Many others talked about similar experiences at Capacity Europe in October when Liston (pictured) chaired our panel on women in telecoms. “I’m absolutely passionate about helping women in the industry.”
How do you get more women into the industry? “You have to start early, to show girls and young women that telecoms isn’t just a male environment.”
It was law that brought Liston from the US to the UK in the 1990s, working for MCI, the US company that had helped to overturn the monopoly of Ma Bell, the old AT&T. A few years later MCI nearly merged with BT until BT cut its offer by 20% and WorldCom stepped in.
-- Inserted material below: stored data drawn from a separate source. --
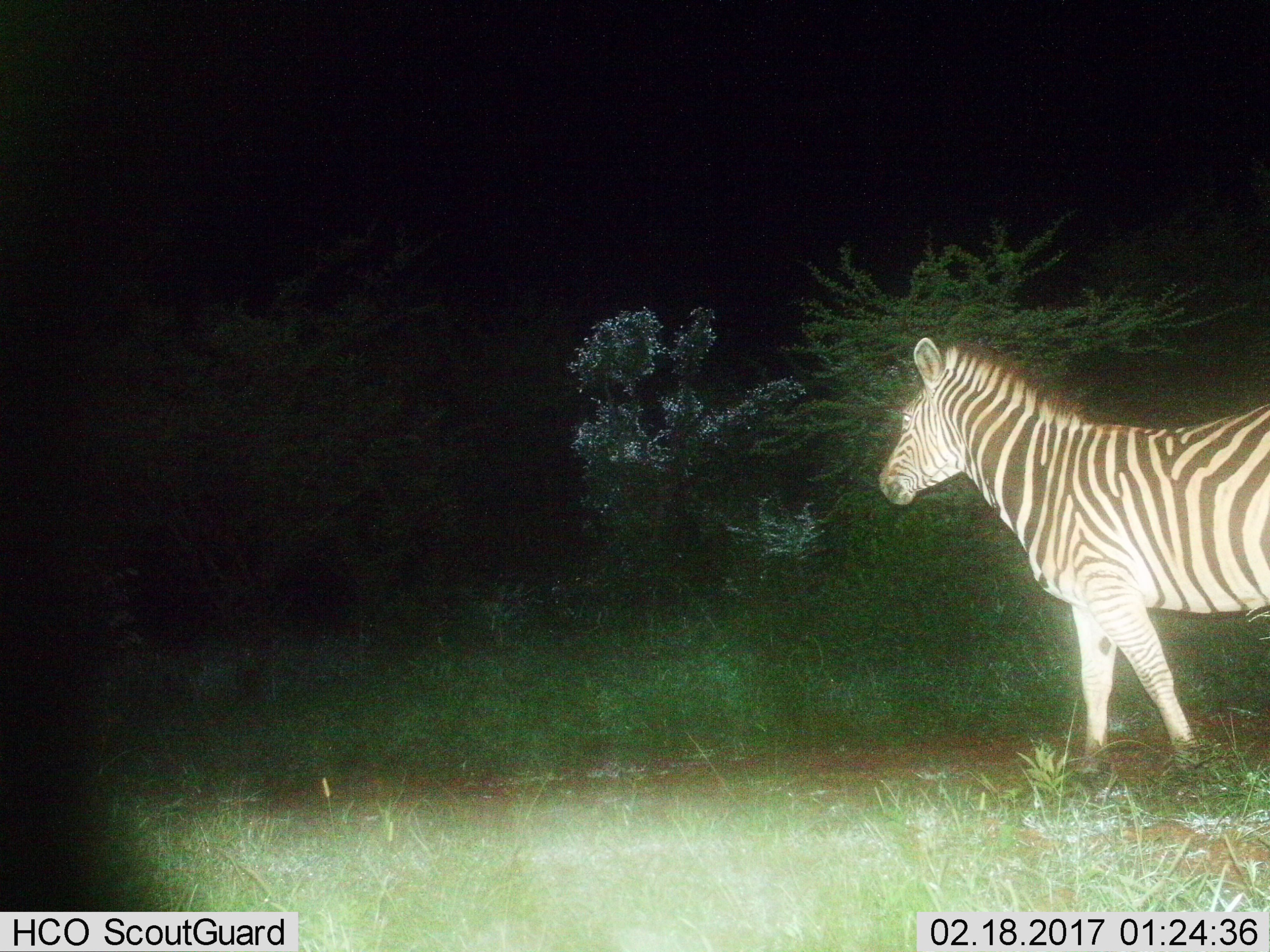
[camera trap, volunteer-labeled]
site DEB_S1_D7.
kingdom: Animalia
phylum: Chordata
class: Mammalia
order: Perissodactyla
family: Equidae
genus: Equus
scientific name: Equus quagga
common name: plains zebra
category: zebraplains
Zebraplains (plains zebra) (Equus quagga), count 1. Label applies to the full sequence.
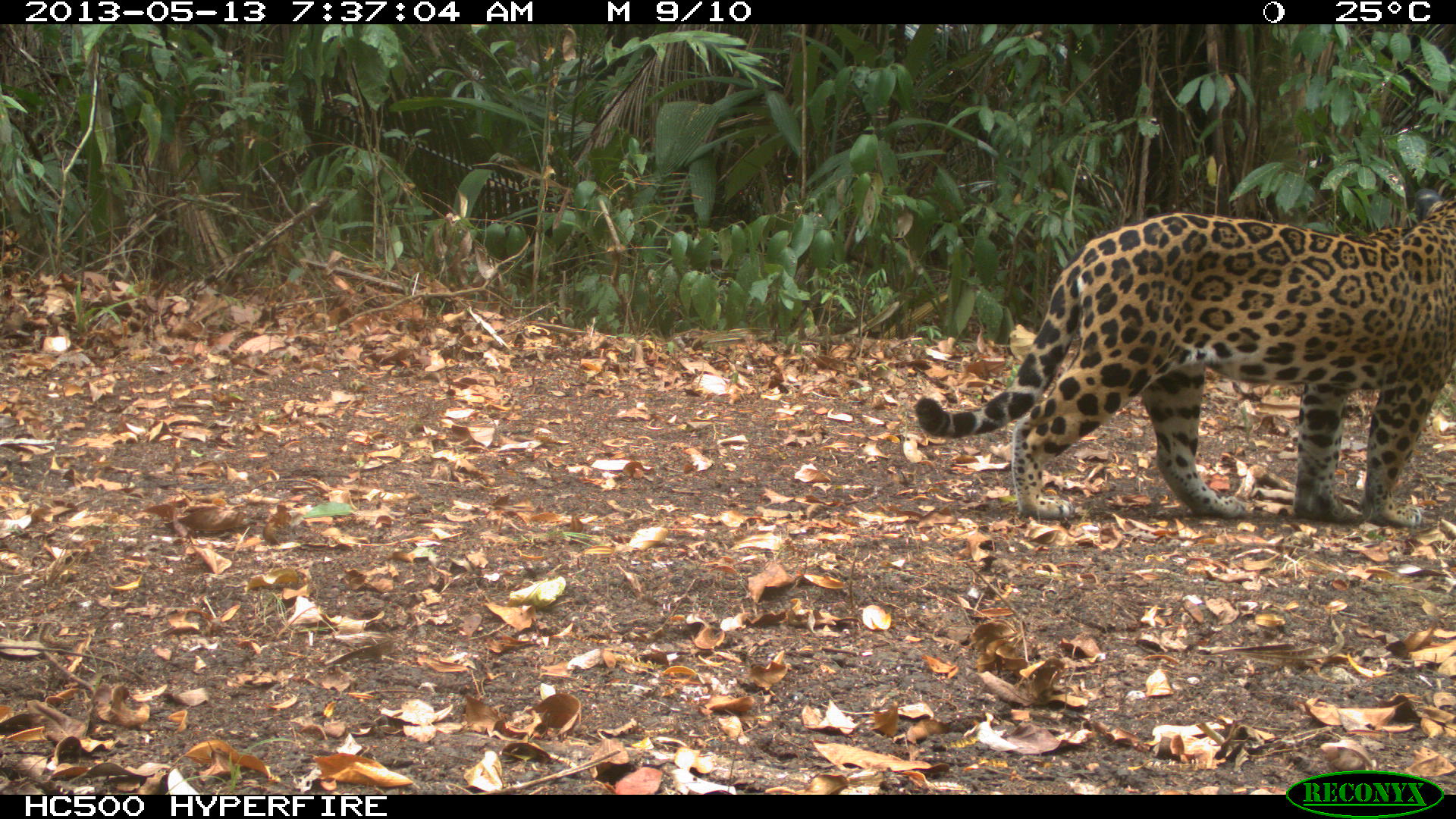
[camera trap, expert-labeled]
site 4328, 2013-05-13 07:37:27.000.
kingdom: Animalia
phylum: Chordata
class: Mammalia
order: Carnivora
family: Felidae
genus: Panthera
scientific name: Panthera onca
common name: jaguar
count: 1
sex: female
A few years ago Liston was on the board of Ofcom, the UK regulator, and later on the BT Equality of Access Board: nothing to do with women in telecoms, it was a BT committee that ensured all operators had equal access to BT’s wholesale infrastructure in the UK.
She also spent time as the chief legal advisor to the telecoms regulator in the British Virgin Islands. She is still doing consultancy work for that regulator.
“I’m looking for new board roles with companies or regulators, where I can add value by providing international strategic advice”. Liston is working with the consultancy Frontier Economics on topics such as spectrum regulation for mobile telecoms and structural separation in the fixed area.
“I think we’re going to see more structural separation as margins are squeezed,” she says. “We’re working on spectrum proposals and on removing unnecessary regulations.” Liston is surprised many telcos have pulled back from data centres and other sectors. “Telcos were so hurt in the early 2000s. They need to look carefully and afresh at the assets they have and consider how to maximise value and revenue.”